Sometimes I wished you wouldn't repeat the background vibe thing so often or at least pause it one or two times with a little bling (I believe Newman would do this combined with a bass pizz).

All the best,
PolarBear


----------



## Ed (Jan 14, 2006)

Stephen Rees said:


> As far as 'Extreme' goes, I've recently got a bunch of tracks into that library myself, but not directly.



Nice going getting your stuff in Extreme. Does it bring in much money?



> I don't know how receptive they are to working directly with composers.I believe they tend to prefer working with intermediate library producers (from their point of view, rather than dealing with 100 individual composers, it is easier to deal with 5 library producers for example).



I thought that as well, but I emailed them anyway and and asked how I submit demos, the replied telling me where to send it.

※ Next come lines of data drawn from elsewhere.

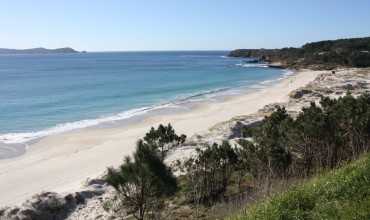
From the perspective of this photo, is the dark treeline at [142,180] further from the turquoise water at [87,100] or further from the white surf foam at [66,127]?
the turquoise water at [87,100]

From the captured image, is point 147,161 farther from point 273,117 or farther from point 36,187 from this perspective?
point 36,187

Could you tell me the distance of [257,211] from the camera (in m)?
8.16

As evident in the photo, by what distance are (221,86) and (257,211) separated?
67.1 metres

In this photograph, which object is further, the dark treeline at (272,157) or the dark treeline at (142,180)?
the dark treeline at (272,157)

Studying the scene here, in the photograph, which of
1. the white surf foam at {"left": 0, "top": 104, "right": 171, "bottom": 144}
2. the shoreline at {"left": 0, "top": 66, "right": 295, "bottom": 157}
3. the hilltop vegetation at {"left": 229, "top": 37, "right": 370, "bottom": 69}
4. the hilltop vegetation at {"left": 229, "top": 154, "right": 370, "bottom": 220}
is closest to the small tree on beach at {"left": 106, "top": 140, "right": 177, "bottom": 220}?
the hilltop vegetation at {"left": 229, "top": 154, "right": 370, "bottom": 220}

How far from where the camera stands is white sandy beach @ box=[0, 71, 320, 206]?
81.1 ft

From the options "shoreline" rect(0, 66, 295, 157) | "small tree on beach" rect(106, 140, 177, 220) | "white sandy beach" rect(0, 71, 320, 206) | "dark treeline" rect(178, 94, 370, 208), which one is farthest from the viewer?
"shoreline" rect(0, 66, 295, 157)

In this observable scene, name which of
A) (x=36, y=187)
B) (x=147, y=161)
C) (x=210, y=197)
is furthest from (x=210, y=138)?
(x=147, y=161)

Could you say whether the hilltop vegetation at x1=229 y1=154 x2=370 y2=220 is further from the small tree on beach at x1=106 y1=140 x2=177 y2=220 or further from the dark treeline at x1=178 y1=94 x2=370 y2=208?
the dark treeline at x1=178 y1=94 x2=370 y2=208

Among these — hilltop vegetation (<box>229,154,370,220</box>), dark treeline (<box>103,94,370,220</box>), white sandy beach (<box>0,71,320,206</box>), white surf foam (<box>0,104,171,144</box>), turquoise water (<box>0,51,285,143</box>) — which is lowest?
white sandy beach (<box>0,71,320,206</box>)

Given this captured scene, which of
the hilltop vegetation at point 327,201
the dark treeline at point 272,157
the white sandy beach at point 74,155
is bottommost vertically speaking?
the white sandy beach at point 74,155

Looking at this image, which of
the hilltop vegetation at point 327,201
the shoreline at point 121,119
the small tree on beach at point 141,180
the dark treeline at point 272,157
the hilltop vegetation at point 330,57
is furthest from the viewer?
the hilltop vegetation at point 330,57

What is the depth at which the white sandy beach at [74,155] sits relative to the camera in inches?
973

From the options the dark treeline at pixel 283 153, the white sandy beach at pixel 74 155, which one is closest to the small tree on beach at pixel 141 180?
the dark treeline at pixel 283 153
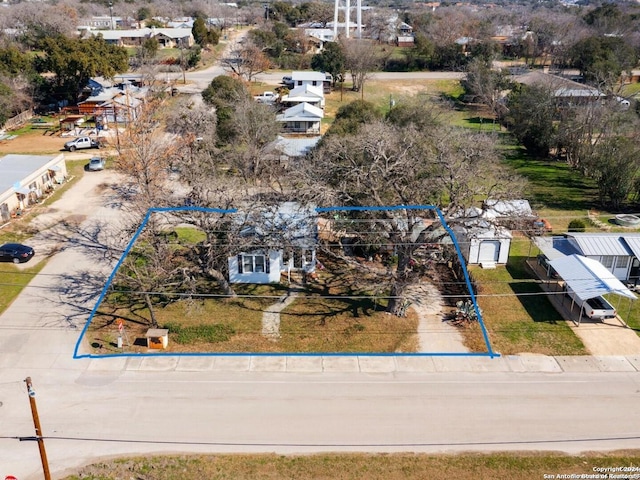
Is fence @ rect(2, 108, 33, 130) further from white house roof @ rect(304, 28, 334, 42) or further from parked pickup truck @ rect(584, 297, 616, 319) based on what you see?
parked pickup truck @ rect(584, 297, 616, 319)

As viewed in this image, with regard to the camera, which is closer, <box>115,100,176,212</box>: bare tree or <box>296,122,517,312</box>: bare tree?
<box>296,122,517,312</box>: bare tree

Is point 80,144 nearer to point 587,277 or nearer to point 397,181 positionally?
point 397,181

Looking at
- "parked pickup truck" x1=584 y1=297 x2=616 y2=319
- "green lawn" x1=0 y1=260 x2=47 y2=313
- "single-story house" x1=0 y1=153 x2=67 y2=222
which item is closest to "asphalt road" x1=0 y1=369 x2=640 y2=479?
"parked pickup truck" x1=584 y1=297 x2=616 y2=319

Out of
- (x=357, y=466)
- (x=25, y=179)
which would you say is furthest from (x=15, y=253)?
(x=357, y=466)

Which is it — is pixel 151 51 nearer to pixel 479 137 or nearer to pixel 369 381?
pixel 479 137

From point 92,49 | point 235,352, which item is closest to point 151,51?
point 92,49
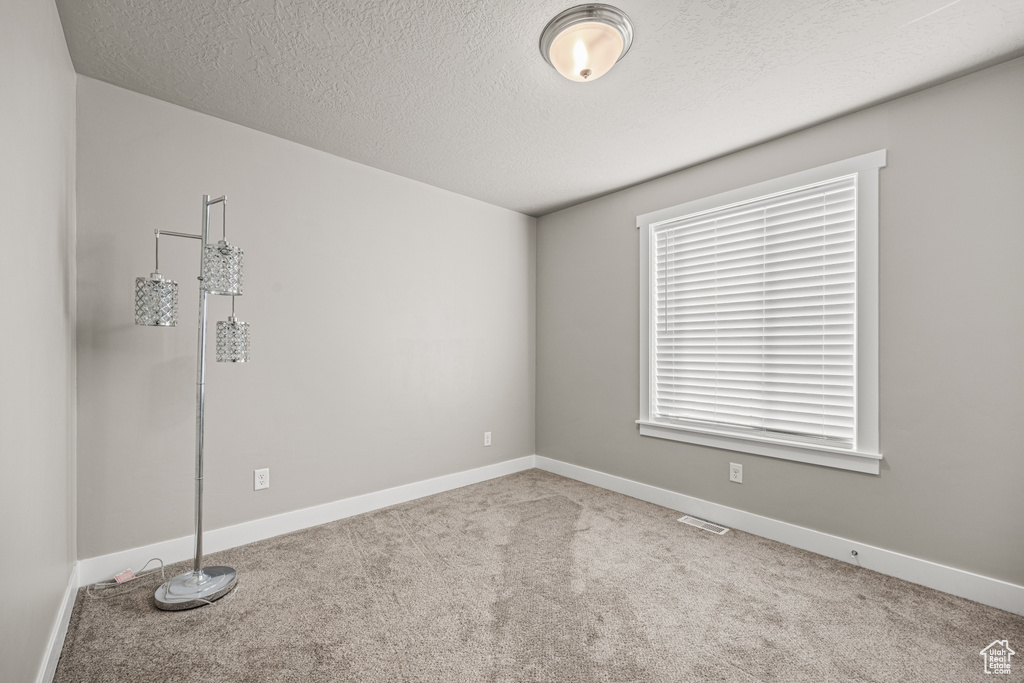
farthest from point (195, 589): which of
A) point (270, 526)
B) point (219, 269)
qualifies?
point (219, 269)

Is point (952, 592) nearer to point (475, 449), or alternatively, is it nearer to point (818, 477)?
point (818, 477)

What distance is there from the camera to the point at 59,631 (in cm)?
173

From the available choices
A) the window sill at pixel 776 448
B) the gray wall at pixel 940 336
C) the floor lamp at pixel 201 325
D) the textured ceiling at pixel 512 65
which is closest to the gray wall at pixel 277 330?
the textured ceiling at pixel 512 65

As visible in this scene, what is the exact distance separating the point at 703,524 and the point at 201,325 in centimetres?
320

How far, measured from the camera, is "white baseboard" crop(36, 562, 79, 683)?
151 cm

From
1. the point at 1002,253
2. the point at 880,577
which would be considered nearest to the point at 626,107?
the point at 1002,253

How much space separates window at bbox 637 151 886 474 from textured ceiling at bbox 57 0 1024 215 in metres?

> I guess I'm saying 'go for it', but don't be put off if you have difficulty getting tracks in initially, and don't feel you have to limit yourself to 'Extreme'. There are other big libraries out there too.



Do you have any advice as to which libraries, aside from Extreme, are good?



> As far as tips go, library music in the UK is licensed in 30 second chunks. If the piece is 5 seconds long or 29 seconds long the client has to pay the same amount for it for example (the 30 second price).



Ah that I didnt know, thanks!



> If you carry on improving on the kind of track you've posted here, you are going to get there in the end for sure.
> Stephen



Cheers. And thanks for all the advice! 

Ed


----------



## Ed (Jan 14, 2006)

PolarBear said:


> The strings short notes in the beginning lack some body... Not only basses but also the other groups. Nice warm feel you accomplished with that piece! I like it a lot!



Thanks Polarbear . I took at look at the EQ settings for the strings and I think you are right, I had taken out some of the low end for some reason, so I think that was it.



> Sometimes I wished you wouldn't repeat the background vibe thing so often or at least pause it one or two times with a little bling (I believe Newman would do this combined with a bass pizz).



Hmm, Im not sure I can imagine what that would sound like! It would be interesting to know, as I didnt know what else to do with it. 

Ed


----------



## Stephen Rees (Jan 15, 2006)

Hi Ed,

The MCPS administer library music in the UK. Here's the link from their site.....

http://www.mcps.co.uk/productionmusiclicence/

You'll find a list of UK libraries and the current pricing structure for production music there. It explains how it all works from the client's perspective, and all about the '30s charging' thing.

I don't know which libraries are best because I haven't really approached any of them. I seem to remember others here have mentioned 'BMG Zomba' and 'De Wolfe' so they might be worth a try. The MCPS site lists many UK libraries with links to their websites though, so you can have a look and see which ones seem to have quality music, and good ditribution.

I can't say how much money Extreme brings in at the moment because my particular tracks haven't been released yet so its too early to tell. The first of my tracks should be released next month.

Good news they said they were happy to accept your demo direct. Best of luck with it, and let us know how it works out.

All the best,

Stephen


----------



## Rob Elliott (Jan 15, 2006)

Sounds very good Ed -. Who's to say Thomas didn't rip you off :wink: 

(I would just tuck the clarinet fast lick at :26 'back' a tad in the room - I actually like the rest of the WW's.)

Rob


----------